Kanser hücrelerinin ilaçla öldürülmesidir. Genellikle mide kanseri sonrası damar yolu kullanılarak uygulanan ilaçlarla yapılır. Kemoterapi bazen ayaktan bazen de hastanede yatarak uygulanır. Tedavinin süresi ve muhtemel yan etkileri hakkında bu tedaviyi uygulayacak doktordan(medical onkolog) bilgi alabilirsiniz.

RADYOTERAPİ

Radyasyon ışınları kullanılarak tumor hücrelerinin öldürülmesi yöntemidir. Mide kanseri tedavisinde genellikle kemoterapiyle beraber uygulanır. Muhtemel yan etkileri, tedavinin süresi konusunda bu tedaviyi uygulayacak doktordan(radyasyon onkoloğu) bilgi alabilirsiniz.

İKİNCİL FİKİR

Tedaviye başlamadan önce bir başka doktordan tanı ve tedavi hakkında fikir almanız en doğal hakkınızdır. Bir çok doktor bu konuda rahatsız olmayacaktır. Eğer farklı tedavi şekilleri önerilirse hangi doktorun bilgili ve deneyimli olduğuna bakmanızı tavsiye ederiz.

MİDE KANSERİ CERRAHİSİ ÖNCESİ-SONRASI BESLENME

Beslenme mide kanseri tedavisinin önemli bir parçasıdır. Hastaların yeterli güçü toplaması ve iyileşmesinin hızlı olabilmesi için uygun miktarda kalori, vitamin ve mineral desteği almalıdır. Mide kanserli olgular yeme güçlüğü, iştah kaybı ve kusma gibi yakınmalar nedeniyle yeterli yemek yiyemeyebilirler. Sizi muayene eden doktorunuza bu konuyla ilgili sorunlarınızı ve kaybettiğiniz kilo miktarını bildiriniz. Bazen ameliyat öncesi bir sure damardan beslenme gerekebilir.

Mide cerrahisi sonrası bazı kişilerde yeme-içme sorunları olabilir. Özellikle şekerli sıvıların ince barsağa hızlı geçmesiyle dumping sendromu denilen çarpıntı, terleme, tansiyon düşmesi gibi bulgularla seyreden bir tablo oluşabilir. Yine yemek sonrası kramp, bulantı, kusma, diare gibi bulgular ortaya çıkabilir. Bu yakınmaları önlemek için şunlar tavsiye edilir.

  • Az ve sık yemek yenmelidir(günlük 6 öğün).
  • Yemek öncesi ve sonrası yeterli sıvı tüketin(günlük en az 1,5 litre).
  • Aşırı şekerli, gazlı yiyecekler ve içeceklerden uzak durulmalıdır.
  • Doktorunuza yakınmalarınız olduğunda ne gibi ilaçlar almanız gerektiğini sorun.
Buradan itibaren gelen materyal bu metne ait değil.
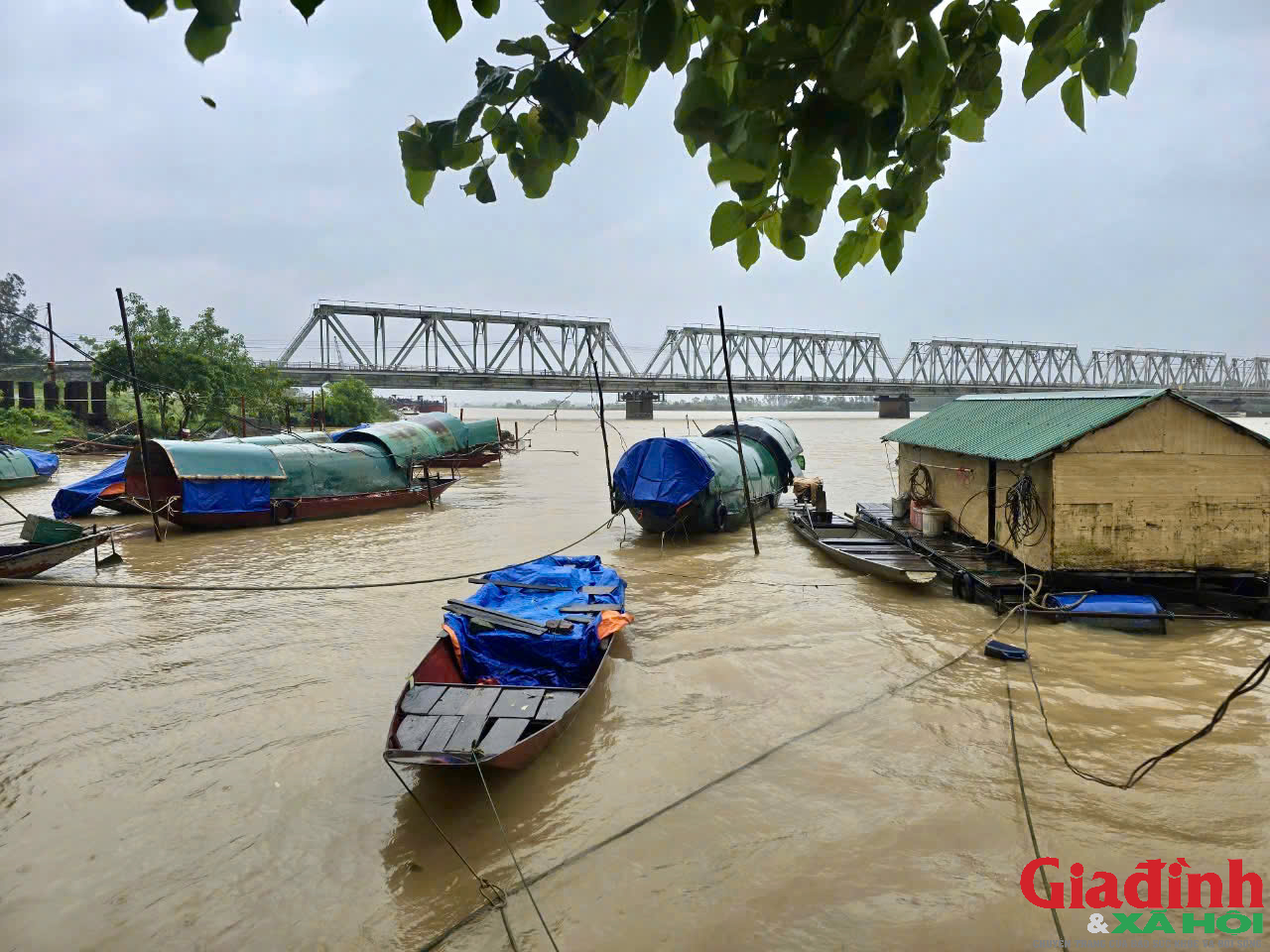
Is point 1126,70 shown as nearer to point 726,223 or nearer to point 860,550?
point 726,223

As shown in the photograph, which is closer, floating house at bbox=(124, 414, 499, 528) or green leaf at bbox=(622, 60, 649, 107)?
green leaf at bbox=(622, 60, 649, 107)

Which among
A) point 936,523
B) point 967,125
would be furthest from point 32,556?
point 936,523

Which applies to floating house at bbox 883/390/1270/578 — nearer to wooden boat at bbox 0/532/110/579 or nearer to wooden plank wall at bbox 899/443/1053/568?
wooden plank wall at bbox 899/443/1053/568

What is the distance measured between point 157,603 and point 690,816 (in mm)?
9939

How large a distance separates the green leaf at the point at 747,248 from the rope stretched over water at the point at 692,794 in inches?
161

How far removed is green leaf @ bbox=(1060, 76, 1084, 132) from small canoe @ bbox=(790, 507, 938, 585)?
978cm

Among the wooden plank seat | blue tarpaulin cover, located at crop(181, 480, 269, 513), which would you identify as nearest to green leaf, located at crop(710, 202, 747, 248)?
the wooden plank seat

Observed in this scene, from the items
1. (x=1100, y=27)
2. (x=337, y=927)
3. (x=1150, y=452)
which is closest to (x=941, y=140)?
A: (x=1100, y=27)

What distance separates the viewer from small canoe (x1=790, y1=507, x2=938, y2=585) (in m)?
11.1

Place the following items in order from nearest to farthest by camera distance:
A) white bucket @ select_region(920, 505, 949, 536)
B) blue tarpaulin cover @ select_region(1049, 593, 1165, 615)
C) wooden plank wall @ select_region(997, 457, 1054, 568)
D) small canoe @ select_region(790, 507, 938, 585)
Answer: blue tarpaulin cover @ select_region(1049, 593, 1165, 615) → wooden plank wall @ select_region(997, 457, 1054, 568) → small canoe @ select_region(790, 507, 938, 585) → white bucket @ select_region(920, 505, 949, 536)

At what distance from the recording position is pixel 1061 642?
346 inches

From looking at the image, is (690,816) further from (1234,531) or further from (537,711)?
(1234,531)

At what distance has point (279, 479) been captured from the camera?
17984 mm

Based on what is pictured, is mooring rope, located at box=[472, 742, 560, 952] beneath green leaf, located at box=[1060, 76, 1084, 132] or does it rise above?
beneath
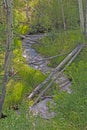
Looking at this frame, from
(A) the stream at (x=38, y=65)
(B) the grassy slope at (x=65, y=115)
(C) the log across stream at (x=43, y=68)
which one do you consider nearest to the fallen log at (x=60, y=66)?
(C) the log across stream at (x=43, y=68)

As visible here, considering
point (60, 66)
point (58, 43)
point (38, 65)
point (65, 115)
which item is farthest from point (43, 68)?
point (65, 115)

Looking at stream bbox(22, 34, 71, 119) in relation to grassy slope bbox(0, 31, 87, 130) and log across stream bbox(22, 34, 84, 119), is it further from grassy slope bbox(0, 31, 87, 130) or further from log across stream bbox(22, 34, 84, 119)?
grassy slope bbox(0, 31, 87, 130)

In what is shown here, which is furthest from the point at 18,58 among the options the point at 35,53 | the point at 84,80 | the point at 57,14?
the point at 84,80

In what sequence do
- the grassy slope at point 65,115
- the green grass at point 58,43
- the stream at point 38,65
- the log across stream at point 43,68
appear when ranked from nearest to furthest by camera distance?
1. the grassy slope at point 65,115
2. the stream at point 38,65
3. the log across stream at point 43,68
4. the green grass at point 58,43

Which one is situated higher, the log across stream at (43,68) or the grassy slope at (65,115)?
the grassy slope at (65,115)

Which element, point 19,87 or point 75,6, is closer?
point 19,87

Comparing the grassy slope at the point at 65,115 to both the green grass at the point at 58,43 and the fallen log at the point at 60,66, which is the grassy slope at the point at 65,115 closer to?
the fallen log at the point at 60,66

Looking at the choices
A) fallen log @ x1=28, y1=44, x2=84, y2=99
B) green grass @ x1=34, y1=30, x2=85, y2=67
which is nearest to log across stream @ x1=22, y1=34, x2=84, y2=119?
fallen log @ x1=28, y1=44, x2=84, y2=99

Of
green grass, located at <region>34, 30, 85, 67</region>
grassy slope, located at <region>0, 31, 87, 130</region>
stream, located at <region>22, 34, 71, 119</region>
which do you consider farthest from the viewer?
green grass, located at <region>34, 30, 85, 67</region>

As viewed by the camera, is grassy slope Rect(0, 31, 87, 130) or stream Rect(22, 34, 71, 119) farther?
stream Rect(22, 34, 71, 119)

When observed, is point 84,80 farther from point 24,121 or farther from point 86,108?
point 24,121

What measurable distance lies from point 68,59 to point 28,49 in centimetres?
215

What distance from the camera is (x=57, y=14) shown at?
1111 cm

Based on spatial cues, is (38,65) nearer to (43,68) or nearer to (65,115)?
(43,68)
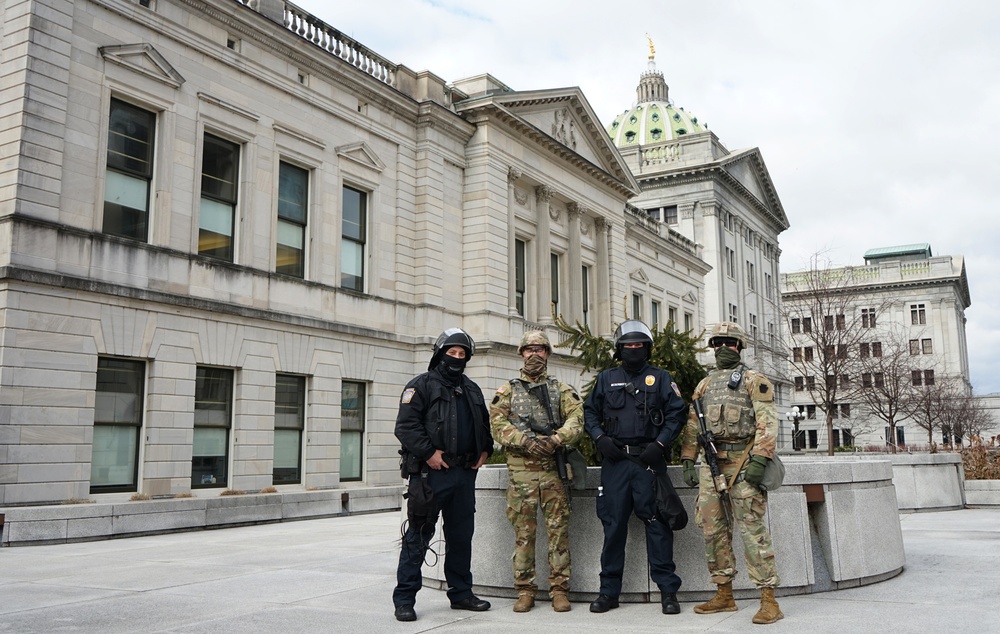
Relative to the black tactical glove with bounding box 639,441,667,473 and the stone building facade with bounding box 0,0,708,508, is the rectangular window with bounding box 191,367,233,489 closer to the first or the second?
the stone building facade with bounding box 0,0,708,508

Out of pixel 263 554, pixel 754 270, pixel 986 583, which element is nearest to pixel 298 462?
pixel 263 554

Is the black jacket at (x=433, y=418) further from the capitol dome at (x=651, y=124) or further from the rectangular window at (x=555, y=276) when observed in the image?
the capitol dome at (x=651, y=124)

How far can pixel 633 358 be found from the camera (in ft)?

Mide cerrahisi sonrası B12 vitamin emilimi yetersiz olacağı için bu vitamin desteği ömür boyu sürmelidir.

UZUN DÖNEM TAKİP

Hastahaneden çıkarken mutlaka ne zaman kontrole gelmeniz gerektiğini öğrenin. Genellikle ilk kontrolünüz yara bakımı ve dikişlerinizin alınması amacıyla olacaktır.

Kontrole geldiğinizde ameliyata ait patoloji raporlarınız çıokmış olacak ve size bundan sonraki tedavi ve takibiniz hakkında bilgi verilecektir. Eğer kemoterapi ve/veya radyoterapi önerilirse nereye başvuracağınız hakkında doktorunuzdan bilgi isteyebilirsiniz.

Mide kanseri cerrahisi sonrası rutin controller muayene, kan testleri, Akciğer grafisi, bilgisayarlı tomografi, endoskopi ve bazı özel testler olabilir. Beslenme durumunuzla ilgili bazı değerlendirme ve testler de yapılabilir.